***** Data entries *****

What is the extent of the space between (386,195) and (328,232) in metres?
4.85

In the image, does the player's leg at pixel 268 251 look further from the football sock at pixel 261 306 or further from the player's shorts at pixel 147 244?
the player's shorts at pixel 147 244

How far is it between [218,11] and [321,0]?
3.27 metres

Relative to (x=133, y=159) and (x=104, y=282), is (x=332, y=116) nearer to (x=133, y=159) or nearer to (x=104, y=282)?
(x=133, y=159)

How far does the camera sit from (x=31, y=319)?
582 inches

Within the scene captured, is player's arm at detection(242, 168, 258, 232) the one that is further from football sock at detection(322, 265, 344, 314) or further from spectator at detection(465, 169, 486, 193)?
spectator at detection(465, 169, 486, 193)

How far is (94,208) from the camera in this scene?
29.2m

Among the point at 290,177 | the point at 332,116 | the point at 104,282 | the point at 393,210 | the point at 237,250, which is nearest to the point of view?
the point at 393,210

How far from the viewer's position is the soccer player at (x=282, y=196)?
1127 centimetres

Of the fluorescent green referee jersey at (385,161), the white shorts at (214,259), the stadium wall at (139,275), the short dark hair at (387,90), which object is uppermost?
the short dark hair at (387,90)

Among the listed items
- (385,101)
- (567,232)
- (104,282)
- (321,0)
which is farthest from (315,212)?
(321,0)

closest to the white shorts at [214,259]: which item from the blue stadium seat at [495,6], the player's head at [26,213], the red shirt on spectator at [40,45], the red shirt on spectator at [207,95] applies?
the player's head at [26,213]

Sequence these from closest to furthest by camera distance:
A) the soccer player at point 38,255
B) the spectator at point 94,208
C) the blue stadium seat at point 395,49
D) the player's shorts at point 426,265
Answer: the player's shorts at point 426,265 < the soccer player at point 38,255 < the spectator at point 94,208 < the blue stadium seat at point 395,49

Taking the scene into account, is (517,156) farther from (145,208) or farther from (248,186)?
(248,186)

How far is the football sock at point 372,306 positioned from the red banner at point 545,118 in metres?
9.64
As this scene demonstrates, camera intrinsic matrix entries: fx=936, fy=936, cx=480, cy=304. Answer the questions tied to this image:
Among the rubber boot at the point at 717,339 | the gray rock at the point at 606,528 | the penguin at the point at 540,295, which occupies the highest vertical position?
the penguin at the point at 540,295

*****

Can you retype the records above, starting at the line that contains "Sequence these from" and continuing through the last line of the records?

Solution below:
Sequence these from closest to furthest by camera distance:
A) the soccer player at point 38,255
B) the spectator at point 94,208
C) the blue stadium seat at point 395,49
D) the player's shorts at point 426,265
Answer: the player's shorts at point 426,265 < the soccer player at point 38,255 < the spectator at point 94,208 < the blue stadium seat at point 395,49

Taking the scene into account, is (517,156) farther from (145,208) or farther from (248,186)?
(248,186)

How far is the football sock at point 372,306 positioned from the red banner at point 545,118 in metres?
9.64
As this scene demonstrates, camera intrinsic matrix entries: fx=936, fy=936, cx=480, cy=304. Answer the questions tied to this image:
Among the rubber boot at the point at 717,339 | the gray rock at the point at 606,528 | the penguin at the point at 540,295, which occupies the highest vertical position?
the penguin at the point at 540,295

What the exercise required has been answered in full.